A decent number work more like a real gun, in that the bolt/carrier or slide reciprocates. These still are miles from a real gun in operation. The hammer strikes the back of the magazine to release a puff of pressurized gas, etc. etc. Again, no place for a cartridge to go (a straight 6.000 mm tube, no chamber), no way to ignite it, and even on the increasing number of mostly/all metal guns, it's not good metal, they would explode on the very first shot.
A very, very small number 30 years ago (relative to the mass of them out now now) fired cartridges, either plastic pellet holders, or a tiny number actual primer-activated things. Even those were ATF inspected, approved, Not A Gun, not easily converted to a gun.
By the time you get it converted, you'd be better off making something from scratch you did so much work.
The closest that ever happened was BB guns and aside from general gunfear that airsoft look like guns, MAYBE this is where it comes from? A few east block BB guns were/are built off real gun frames/receivers, made in the actual gun factories.
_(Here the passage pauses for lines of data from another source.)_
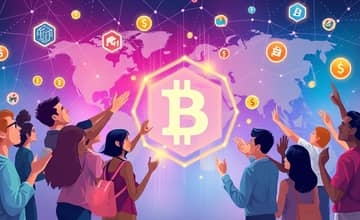 Decentralized Finance Explained: A Beginner's Guide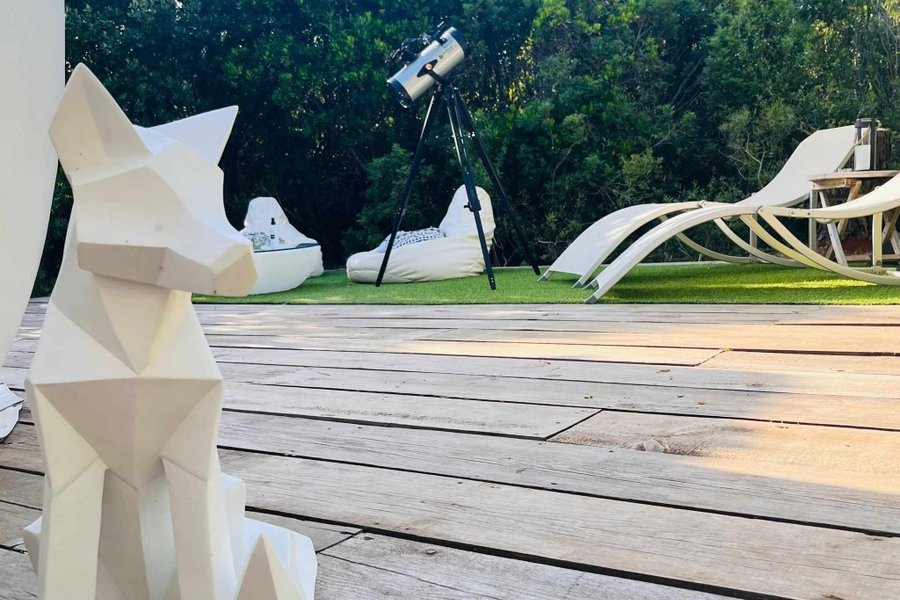 Strada di stella & spa & piscine — photo 2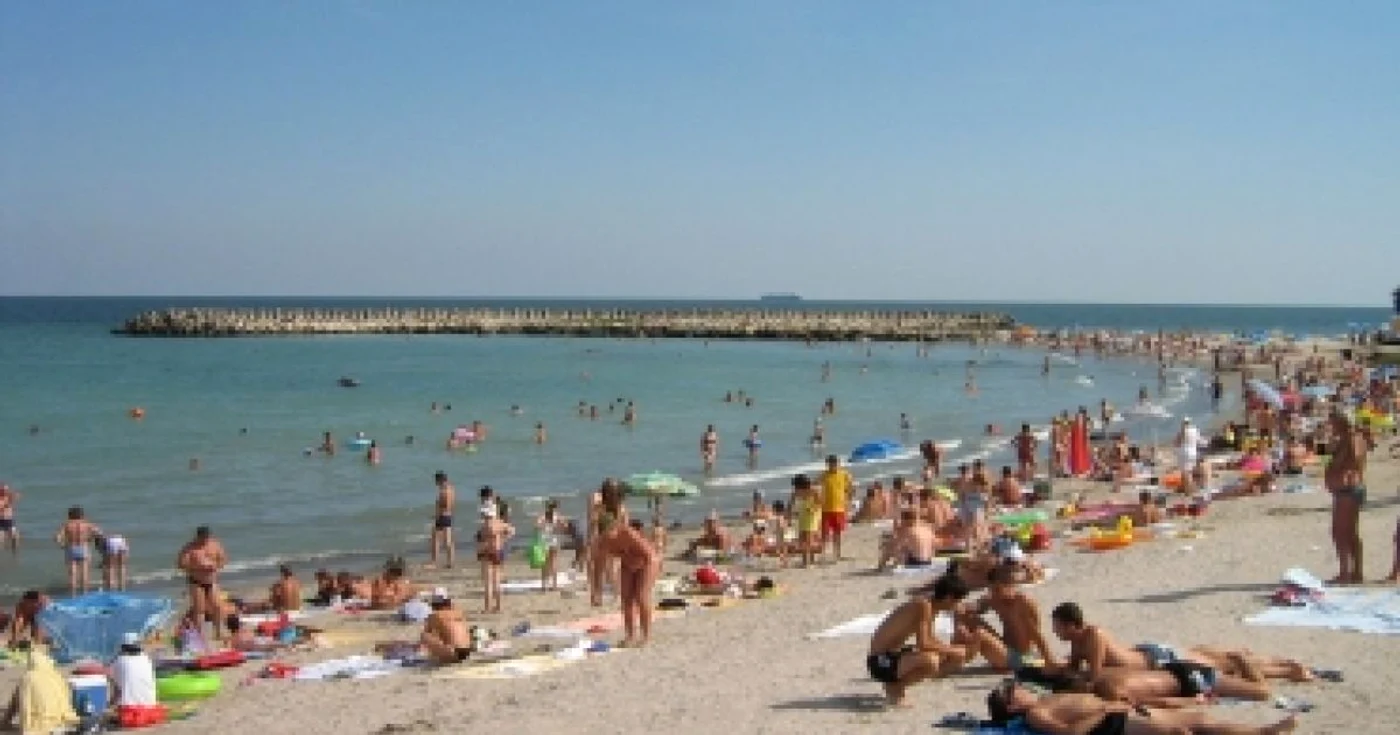 Constanta: UPDATE Sezonul turistic 2010 începe pe litoral pe data de 20 aprilie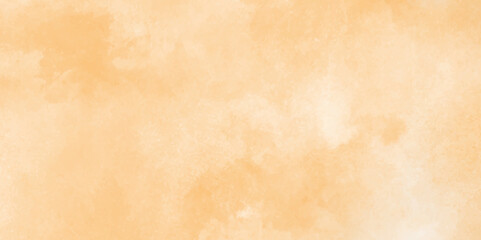abstract Warm yellow watercolor beautiful hues of yellow background,art abstract yellow watercolor painting textured design,Yellow watercolor background for your design,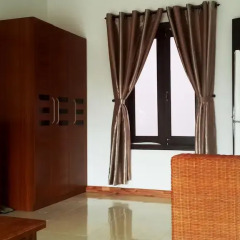 Отель Riverside Garden Villas 3* Стандартный номер с различными типами кроватей фото 12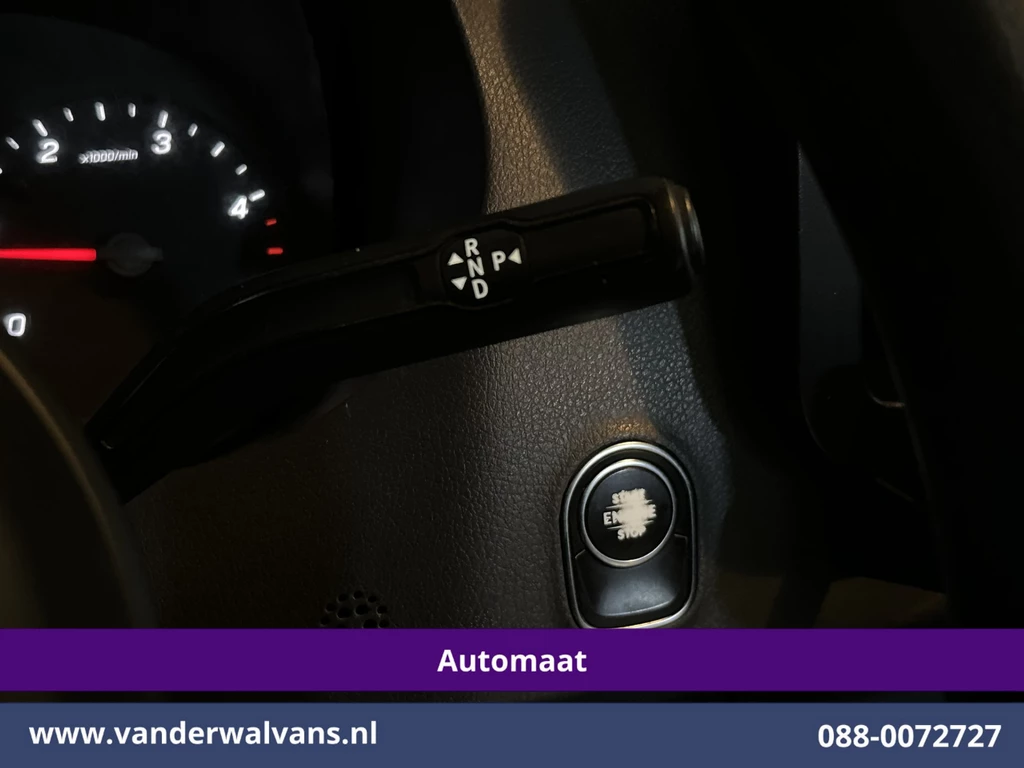 Mercedes-Benz Sprinter – foto 8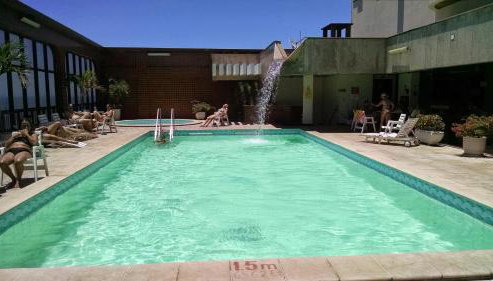 Pasárgada 812, academia top, piscinas panorâmicas e lavanderia - Foto 3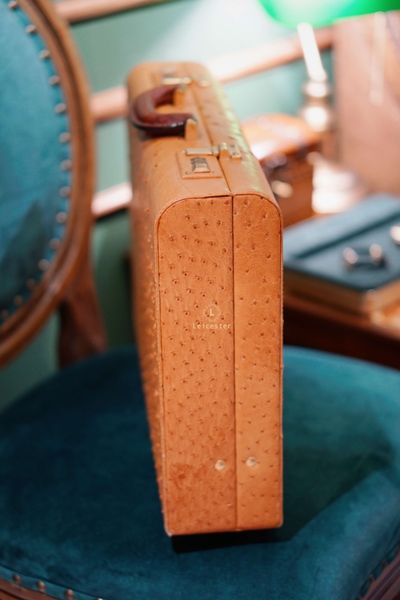  Vali Ostrich San Tagostino 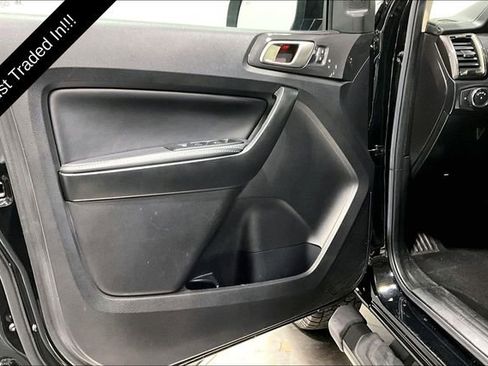Used 2019 Ford Ranger Lariat w/ Equipment Group 501A Mid AWD/4WD image 17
Two I know of are the Baikal mp-654k (Makarov) and the Junkers AKM, made in the Kalishnakov factory. I have seen a couple reliable sources that these have most of the parts, good metallurgy, etc. so can be converted to real guns but it is still a lot of work. Pretty easy for an AK maker in the US to do, but in a no-guns country, you are already not going to have those parts/skill. Or... you could make your own guns pretty easily. You are not far from laser cutting a receiver flat and proceeding from there at this point.